Re: What about Perl autodie?
John Naylor writes: > On Wed, Feb 7, 2024 at 11:52 PM Greg Sabino Mullane > wrote: >> No drawbacks. I've been using it heavily for many, many years. Came out in >> 5.10.1, >> which should be available everywhere at this point (2009 was the year of >> release) > We moved our minimum to 5.14 fairly recently, so we're good on that point. Yeah, but only recently. I'm a little worried about the value of this change relative to the amount of code churn involved, and more to the point I worry about the risk of future back-patches injecting bad code into back branches that don't use autodie. (Back-patching the use of autodie doesn't seem feasible, since before v16 we supported perl 5.8.something.) regards, tom lane
Re: What about Perl autodie?
On 08.02.24 07:03, Tom Lane wrote: John Naylor writes: On Wed, Feb 7, 2024 at 11:52 PM Greg Sabino Mullane wrote: No drawbacks.
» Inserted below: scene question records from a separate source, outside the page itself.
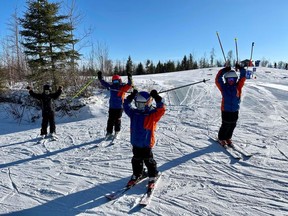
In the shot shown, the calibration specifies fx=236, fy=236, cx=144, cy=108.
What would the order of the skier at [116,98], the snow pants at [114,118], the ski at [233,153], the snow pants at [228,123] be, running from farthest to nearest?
the snow pants at [114,118], the skier at [116,98], the snow pants at [228,123], the ski at [233,153]

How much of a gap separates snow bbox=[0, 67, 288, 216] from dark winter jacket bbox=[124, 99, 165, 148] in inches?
33.6

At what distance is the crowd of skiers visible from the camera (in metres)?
4.05

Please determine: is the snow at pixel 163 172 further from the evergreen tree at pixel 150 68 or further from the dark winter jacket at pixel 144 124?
the evergreen tree at pixel 150 68

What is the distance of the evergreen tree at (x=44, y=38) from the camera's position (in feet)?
43.9

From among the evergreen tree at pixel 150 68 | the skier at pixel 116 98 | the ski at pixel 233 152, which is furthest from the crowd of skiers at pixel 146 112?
the evergreen tree at pixel 150 68

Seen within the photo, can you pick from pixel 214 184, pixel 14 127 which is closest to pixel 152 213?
pixel 214 184

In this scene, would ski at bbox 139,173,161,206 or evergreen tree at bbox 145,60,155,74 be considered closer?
ski at bbox 139,173,161,206

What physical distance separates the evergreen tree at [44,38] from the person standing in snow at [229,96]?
409 inches

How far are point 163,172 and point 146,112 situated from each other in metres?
1.54

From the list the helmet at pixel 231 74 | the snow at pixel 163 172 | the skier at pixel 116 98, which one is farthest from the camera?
the skier at pixel 116 98

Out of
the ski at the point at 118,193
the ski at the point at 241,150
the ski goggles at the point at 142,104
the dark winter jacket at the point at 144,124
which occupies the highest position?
the ski goggles at the point at 142,104

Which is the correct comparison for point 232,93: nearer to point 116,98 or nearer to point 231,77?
point 231,77

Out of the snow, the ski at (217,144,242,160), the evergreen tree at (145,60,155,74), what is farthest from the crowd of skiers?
the evergreen tree at (145,60,155,74)

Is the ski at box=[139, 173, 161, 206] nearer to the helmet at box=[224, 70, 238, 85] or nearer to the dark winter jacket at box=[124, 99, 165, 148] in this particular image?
the dark winter jacket at box=[124, 99, 165, 148]
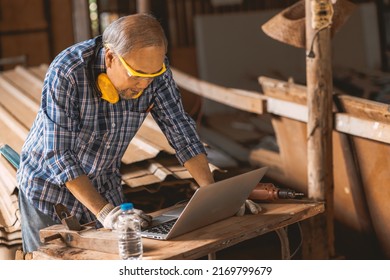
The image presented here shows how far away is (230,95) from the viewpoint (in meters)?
4.91

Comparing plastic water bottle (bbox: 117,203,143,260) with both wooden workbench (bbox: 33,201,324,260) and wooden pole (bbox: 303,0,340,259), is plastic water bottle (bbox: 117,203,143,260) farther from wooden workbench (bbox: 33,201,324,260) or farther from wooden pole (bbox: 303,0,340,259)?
wooden pole (bbox: 303,0,340,259)

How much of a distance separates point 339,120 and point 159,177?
103cm

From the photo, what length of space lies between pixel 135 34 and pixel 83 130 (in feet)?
1.55

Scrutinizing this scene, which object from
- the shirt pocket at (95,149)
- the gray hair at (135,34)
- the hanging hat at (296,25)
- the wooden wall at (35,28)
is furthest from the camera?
the wooden wall at (35,28)

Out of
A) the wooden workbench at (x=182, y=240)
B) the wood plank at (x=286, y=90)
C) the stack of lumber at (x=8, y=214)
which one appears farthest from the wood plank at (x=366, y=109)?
the stack of lumber at (x=8, y=214)

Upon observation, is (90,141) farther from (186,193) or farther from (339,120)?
(339,120)

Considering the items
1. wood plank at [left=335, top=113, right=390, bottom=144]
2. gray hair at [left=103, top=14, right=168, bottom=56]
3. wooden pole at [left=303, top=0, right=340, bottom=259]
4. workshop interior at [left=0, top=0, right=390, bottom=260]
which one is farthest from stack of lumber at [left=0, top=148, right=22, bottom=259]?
wood plank at [left=335, top=113, right=390, bottom=144]

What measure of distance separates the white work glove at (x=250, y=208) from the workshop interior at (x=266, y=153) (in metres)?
0.04

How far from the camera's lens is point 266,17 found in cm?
859

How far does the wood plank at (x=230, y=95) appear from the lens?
4531mm

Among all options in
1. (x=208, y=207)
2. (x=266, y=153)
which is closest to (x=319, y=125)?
(x=208, y=207)

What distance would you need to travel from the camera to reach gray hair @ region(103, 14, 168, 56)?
252 cm

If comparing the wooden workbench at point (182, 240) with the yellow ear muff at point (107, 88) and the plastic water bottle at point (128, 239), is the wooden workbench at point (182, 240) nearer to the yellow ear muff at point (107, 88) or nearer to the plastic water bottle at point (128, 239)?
the plastic water bottle at point (128, 239)
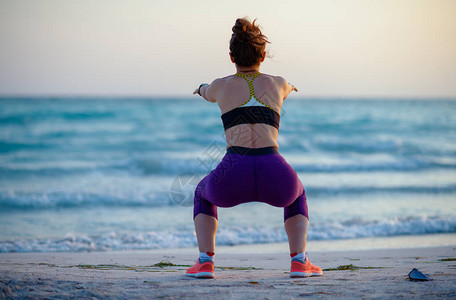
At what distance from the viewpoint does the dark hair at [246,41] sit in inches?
119

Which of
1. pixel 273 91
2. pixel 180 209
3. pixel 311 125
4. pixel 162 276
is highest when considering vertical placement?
pixel 311 125

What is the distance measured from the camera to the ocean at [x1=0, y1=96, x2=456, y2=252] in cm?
663

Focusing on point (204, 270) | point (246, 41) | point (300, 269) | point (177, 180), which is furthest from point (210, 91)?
point (177, 180)

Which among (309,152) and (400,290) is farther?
(309,152)

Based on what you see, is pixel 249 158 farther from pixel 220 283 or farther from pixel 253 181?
pixel 220 283

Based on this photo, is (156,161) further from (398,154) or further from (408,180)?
(398,154)

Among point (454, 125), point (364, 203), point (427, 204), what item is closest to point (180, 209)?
point (364, 203)

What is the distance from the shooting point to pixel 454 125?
26766 millimetres

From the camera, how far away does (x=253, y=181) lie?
2936 mm

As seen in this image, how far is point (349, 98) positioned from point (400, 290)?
55.4m

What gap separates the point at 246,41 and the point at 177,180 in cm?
922

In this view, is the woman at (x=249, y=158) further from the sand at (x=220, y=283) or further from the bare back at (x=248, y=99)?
the sand at (x=220, y=283)

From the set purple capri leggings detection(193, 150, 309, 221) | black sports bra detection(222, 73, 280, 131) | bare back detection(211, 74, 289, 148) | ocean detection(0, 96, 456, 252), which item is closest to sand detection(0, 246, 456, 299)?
purple capri leggings detection(193, 150, 309, 221)

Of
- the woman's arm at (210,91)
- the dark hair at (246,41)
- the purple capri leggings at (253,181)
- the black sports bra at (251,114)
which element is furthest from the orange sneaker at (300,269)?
the dark hair at (246,41)
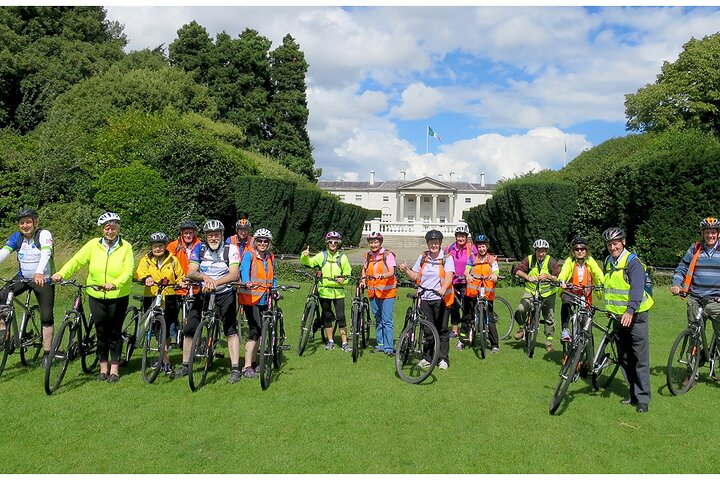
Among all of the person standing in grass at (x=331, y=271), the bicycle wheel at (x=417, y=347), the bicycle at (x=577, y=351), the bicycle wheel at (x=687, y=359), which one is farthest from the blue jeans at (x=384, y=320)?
the bicycle wheel at (x=687, y=359)

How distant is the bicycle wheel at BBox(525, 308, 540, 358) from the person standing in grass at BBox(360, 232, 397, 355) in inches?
87.3

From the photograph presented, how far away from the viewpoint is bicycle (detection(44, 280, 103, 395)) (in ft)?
19.7

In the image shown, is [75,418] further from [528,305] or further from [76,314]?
[528,305]

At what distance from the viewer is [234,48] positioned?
133ft

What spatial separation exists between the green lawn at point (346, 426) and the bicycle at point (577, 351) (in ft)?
0.90

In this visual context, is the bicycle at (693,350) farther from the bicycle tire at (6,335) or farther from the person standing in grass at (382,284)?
the bicycle tire at (6,335)

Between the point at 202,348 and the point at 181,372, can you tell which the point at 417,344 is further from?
the point at 181,372

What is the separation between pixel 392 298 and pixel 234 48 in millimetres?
36952

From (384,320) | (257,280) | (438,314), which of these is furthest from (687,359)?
(257,280)

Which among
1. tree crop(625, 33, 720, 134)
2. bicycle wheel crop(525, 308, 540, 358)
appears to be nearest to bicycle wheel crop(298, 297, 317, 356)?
bicycle wheel crop(525, 308, 540, 358)

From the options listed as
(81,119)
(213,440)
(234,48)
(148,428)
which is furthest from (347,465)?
(234,48)

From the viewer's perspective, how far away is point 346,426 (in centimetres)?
529

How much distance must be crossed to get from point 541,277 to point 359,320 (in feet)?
→ 9.34

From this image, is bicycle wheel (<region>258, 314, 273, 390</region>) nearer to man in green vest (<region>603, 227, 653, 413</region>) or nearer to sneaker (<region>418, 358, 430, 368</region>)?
sneaker (<region>418, 358, 430, 368</region>)
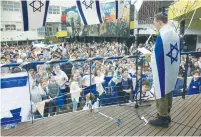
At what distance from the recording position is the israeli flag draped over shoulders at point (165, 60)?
→ 3270 mm

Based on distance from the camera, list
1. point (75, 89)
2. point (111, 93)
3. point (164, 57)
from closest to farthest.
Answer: point (164, 57), point (111, 93), point (75, 89)

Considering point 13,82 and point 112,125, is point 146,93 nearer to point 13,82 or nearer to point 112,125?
point 112,125

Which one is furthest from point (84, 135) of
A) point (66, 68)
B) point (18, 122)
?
point (66, 68)

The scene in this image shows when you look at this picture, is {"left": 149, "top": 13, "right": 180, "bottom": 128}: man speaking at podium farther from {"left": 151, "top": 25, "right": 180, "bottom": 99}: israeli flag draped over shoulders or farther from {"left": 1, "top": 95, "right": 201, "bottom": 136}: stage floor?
{"left": 1, "top": 95, "right": 201, "bottom": 136}: stage floor

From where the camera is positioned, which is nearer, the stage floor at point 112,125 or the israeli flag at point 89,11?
the stage floor at point 112,125

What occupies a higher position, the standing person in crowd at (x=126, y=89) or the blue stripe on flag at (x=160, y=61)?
the blue stripe on flag at (x=160, y=61)

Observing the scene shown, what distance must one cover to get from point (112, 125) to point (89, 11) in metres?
2.60

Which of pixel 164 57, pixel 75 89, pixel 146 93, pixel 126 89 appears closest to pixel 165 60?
pixel 164 57

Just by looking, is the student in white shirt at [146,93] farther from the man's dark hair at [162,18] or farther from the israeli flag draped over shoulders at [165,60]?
the man's dark hair at [162,18]

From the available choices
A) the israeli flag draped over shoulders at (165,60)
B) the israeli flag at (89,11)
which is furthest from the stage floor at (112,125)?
the israeli flag at (89,11)

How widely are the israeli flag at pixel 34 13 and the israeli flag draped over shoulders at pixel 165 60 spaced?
2.09m

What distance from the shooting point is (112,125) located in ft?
12.3

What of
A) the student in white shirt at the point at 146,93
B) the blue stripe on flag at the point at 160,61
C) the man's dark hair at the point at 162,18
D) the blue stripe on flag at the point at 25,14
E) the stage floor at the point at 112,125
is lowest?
the stage floor at the point at 112,125

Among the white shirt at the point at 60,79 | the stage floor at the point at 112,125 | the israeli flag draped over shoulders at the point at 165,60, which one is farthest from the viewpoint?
the white shirt at the point at 60,79
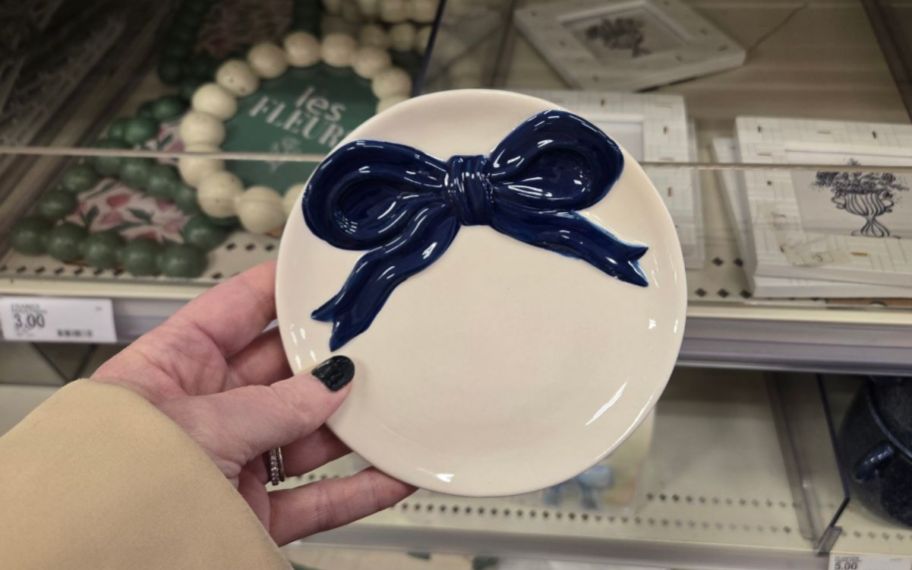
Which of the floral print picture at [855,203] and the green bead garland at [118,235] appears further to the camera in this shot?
the green bead garland at [118,235]

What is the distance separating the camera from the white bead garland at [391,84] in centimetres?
101

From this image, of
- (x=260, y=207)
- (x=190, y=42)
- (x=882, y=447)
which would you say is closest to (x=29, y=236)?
(x=260, y=207)

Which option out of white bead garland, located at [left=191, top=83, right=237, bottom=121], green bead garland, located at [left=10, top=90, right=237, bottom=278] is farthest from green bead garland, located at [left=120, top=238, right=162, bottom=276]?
white bead garland, located at [left=191, top=83, right=237, bottom=121]

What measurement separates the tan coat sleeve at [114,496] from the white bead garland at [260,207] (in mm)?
341

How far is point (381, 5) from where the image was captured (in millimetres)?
1109

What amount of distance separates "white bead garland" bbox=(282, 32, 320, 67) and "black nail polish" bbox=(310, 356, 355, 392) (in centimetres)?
56

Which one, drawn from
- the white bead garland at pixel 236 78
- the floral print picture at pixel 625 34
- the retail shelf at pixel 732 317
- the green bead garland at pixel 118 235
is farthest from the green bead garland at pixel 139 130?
the floral print picture at pixel 625 34

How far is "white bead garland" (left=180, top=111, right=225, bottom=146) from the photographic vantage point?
96 centimetres

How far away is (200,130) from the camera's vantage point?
96 cm

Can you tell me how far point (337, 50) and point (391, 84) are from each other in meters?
0.11

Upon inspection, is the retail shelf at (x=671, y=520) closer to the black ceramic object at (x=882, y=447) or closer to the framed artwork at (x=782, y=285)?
the black ceramic object at (x=882, y=447)

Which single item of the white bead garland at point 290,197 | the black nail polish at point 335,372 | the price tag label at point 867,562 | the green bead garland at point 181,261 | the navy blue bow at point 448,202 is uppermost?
the navy blue bow at point 448,202

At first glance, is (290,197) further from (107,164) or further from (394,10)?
(394,10)

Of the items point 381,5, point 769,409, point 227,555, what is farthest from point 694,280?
point 381,5
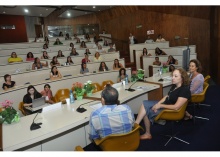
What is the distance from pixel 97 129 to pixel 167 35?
8627 mm

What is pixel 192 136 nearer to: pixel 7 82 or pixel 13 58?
pixel 7 82

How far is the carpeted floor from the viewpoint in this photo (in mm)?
3242

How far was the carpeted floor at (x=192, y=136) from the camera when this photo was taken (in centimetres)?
324

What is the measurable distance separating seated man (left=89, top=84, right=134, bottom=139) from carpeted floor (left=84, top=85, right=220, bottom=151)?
734 millimetres

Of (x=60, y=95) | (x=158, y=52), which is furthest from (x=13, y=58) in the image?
(x=158, y=52)

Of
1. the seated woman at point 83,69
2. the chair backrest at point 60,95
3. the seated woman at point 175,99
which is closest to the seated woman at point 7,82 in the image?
the chair backrest at point 60,95

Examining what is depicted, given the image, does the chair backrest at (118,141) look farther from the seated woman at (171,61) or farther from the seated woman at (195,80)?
the seated woman at (171,61)

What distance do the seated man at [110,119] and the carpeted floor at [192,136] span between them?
2.41 ft

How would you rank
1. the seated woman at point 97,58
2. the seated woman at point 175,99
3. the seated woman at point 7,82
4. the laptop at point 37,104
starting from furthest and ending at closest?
1. the seated woman at point 97,58
2. the seated woman at point 7,82
3. the laptop at point 37,104
4. the seated woman at point 175,99

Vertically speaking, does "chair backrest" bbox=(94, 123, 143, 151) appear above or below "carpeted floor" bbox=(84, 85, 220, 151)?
above

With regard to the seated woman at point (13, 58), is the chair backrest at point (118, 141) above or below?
below

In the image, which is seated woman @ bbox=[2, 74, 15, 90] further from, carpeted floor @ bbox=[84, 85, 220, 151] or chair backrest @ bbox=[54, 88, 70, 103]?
carpeted floor @ bbox=[84, 85, 220, 151]

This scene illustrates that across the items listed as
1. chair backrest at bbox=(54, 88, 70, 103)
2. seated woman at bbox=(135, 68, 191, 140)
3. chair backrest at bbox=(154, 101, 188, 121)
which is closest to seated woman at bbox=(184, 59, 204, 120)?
seated woman at bbox=(135, 68, 191, 140)
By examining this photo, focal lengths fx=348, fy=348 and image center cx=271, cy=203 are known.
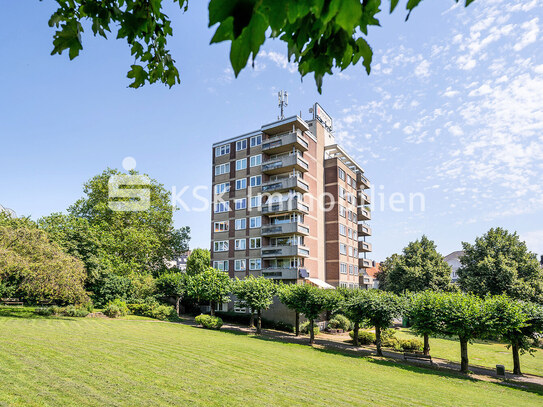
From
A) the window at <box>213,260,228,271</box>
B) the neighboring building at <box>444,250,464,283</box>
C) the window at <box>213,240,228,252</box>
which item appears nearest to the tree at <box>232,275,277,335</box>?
the window at <box>213,260,228,271</box>

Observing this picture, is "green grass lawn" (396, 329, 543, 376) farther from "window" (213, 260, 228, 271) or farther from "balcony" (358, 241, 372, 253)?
"window" (213, 260, 228, 271)

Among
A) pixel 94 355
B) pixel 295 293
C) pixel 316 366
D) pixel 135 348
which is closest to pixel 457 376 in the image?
pixel 316 366

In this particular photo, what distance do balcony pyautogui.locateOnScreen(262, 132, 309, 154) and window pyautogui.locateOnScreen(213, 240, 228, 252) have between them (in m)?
13.5

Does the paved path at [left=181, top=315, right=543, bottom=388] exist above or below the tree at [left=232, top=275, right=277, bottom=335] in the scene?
below

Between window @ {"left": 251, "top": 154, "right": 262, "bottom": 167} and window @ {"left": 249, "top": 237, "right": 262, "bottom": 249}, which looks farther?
window @ {"left": 251, "top": 154, "right": 262, "bottom": 167}

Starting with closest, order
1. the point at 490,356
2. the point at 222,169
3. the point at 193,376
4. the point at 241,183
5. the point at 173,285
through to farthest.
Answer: the point at 193,376, the point at 490,356, the point at 173,285, the point at 241,183, the point at 222,169

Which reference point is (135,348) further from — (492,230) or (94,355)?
(492,230)

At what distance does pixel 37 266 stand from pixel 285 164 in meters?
27.3

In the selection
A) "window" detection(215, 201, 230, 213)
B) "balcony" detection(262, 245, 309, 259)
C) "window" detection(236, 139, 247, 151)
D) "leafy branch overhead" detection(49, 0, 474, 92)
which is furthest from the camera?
"window" detection(236, 139, 247, 151)

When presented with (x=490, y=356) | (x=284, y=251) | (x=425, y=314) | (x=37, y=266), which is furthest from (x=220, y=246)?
(x=490, y=356)

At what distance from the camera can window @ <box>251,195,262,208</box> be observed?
44862 mm

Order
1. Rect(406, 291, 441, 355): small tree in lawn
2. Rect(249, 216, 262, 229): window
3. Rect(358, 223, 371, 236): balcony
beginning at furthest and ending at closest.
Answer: Rect(358, 223, 371, 236): balcony < Rect(249, 216, 262, 229): window < Rect(406, 291, 441, 355): small tree in lawn

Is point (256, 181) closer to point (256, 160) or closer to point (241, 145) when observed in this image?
point (256, 160)

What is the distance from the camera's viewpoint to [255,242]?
44281 mm
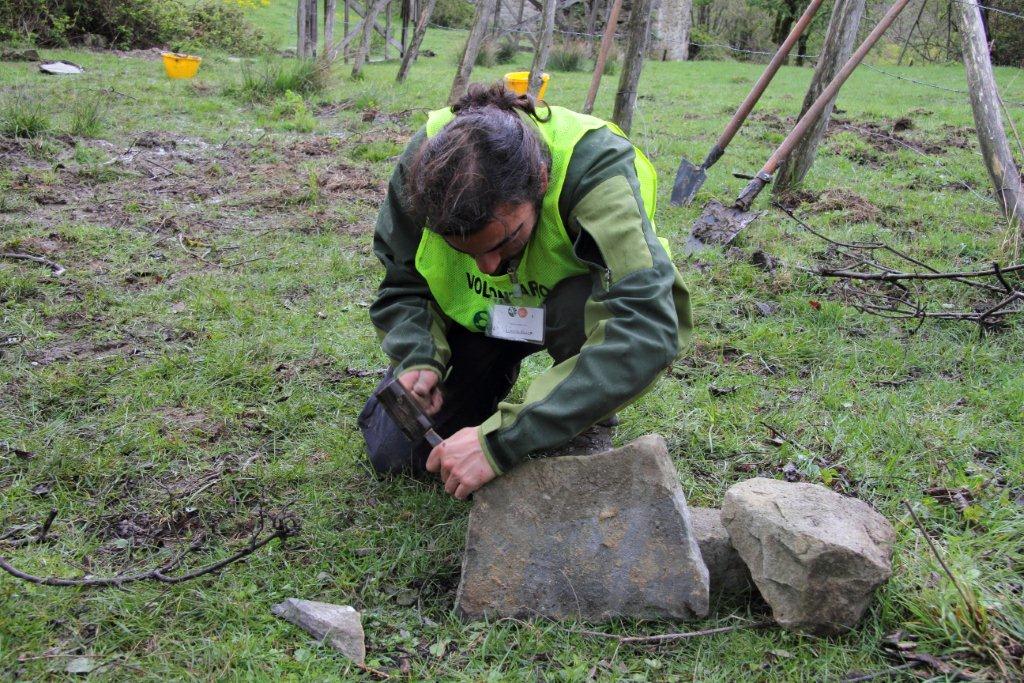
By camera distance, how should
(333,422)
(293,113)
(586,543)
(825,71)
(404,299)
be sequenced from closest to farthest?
(586,543) → (404,299) → (333,422) → (825,71) → (293,113)

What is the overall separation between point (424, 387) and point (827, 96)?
438 cm

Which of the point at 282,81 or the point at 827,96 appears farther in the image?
the point at 282,81

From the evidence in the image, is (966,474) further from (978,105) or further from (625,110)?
(625,110)

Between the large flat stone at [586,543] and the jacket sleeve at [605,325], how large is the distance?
173 mm

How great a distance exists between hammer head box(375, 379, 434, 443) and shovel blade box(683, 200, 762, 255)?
3.10 m

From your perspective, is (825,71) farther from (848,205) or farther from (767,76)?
(848,205)

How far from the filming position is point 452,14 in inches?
1054

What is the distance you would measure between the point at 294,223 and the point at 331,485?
312 cm

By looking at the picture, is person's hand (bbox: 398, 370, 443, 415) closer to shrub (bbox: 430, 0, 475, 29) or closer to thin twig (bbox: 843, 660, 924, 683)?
thin twig (bbox: 843, 660, 924, 683)

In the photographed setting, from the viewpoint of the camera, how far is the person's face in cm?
217

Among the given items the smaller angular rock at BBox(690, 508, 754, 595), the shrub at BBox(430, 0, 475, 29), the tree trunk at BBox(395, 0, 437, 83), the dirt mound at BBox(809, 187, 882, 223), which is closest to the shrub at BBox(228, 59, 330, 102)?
the tree trunk at BBox(395, 0, 437, 83)

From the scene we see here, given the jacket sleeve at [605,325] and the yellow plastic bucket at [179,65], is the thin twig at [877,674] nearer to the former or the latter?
the jacket sleeve at [605,325]

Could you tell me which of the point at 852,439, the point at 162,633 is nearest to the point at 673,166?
the point at 852,439

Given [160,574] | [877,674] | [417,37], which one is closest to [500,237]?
→ [160,574]
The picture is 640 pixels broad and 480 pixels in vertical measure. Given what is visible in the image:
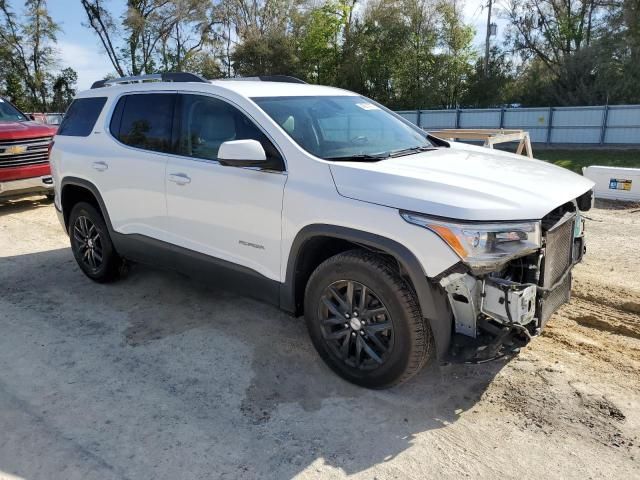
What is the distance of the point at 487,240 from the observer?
2.78m

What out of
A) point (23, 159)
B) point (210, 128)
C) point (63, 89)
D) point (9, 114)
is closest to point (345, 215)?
point (210, 128)

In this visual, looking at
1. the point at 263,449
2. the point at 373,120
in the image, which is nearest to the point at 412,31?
the point at 373,120

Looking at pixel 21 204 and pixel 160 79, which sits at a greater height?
pixel 160 79

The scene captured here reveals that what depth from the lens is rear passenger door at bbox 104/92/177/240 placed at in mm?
4349

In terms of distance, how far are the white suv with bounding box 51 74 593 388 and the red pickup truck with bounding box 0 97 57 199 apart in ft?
15.2

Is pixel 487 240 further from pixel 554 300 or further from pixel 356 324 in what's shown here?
pixel 356 324

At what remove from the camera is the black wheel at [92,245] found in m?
5.14

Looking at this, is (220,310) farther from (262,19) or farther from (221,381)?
(262,19)

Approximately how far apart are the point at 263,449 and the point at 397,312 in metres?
1.06

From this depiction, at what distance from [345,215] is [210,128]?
1.50 m

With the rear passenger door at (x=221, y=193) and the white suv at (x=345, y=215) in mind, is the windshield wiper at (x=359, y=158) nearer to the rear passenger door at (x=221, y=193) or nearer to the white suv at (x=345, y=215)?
the white suv at (x=345, y=215)

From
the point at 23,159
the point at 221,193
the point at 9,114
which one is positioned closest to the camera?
the point at 221,193

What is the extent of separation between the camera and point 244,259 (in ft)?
12.5

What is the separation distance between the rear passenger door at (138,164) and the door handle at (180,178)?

I've been using it heavily for many, many years. Came out in 5.10.1, which should be available everywhere at this point (2009 was the year of release) We moved our minimum to 5.14 fairly recently, so we're good on that point. Yeah, but only recently. I'm a little worried about the value of this change relative to the amount of code churn involved, and more to the point I worry about the risk of future back-patches injecting bad code into back branches that don't use autodie. (Back-patching the use of autodie doesn't seem feasible, since before v16 we supported perl 5.8.something.) Yeah, good points. I suppose we could start using it for completely new scripts.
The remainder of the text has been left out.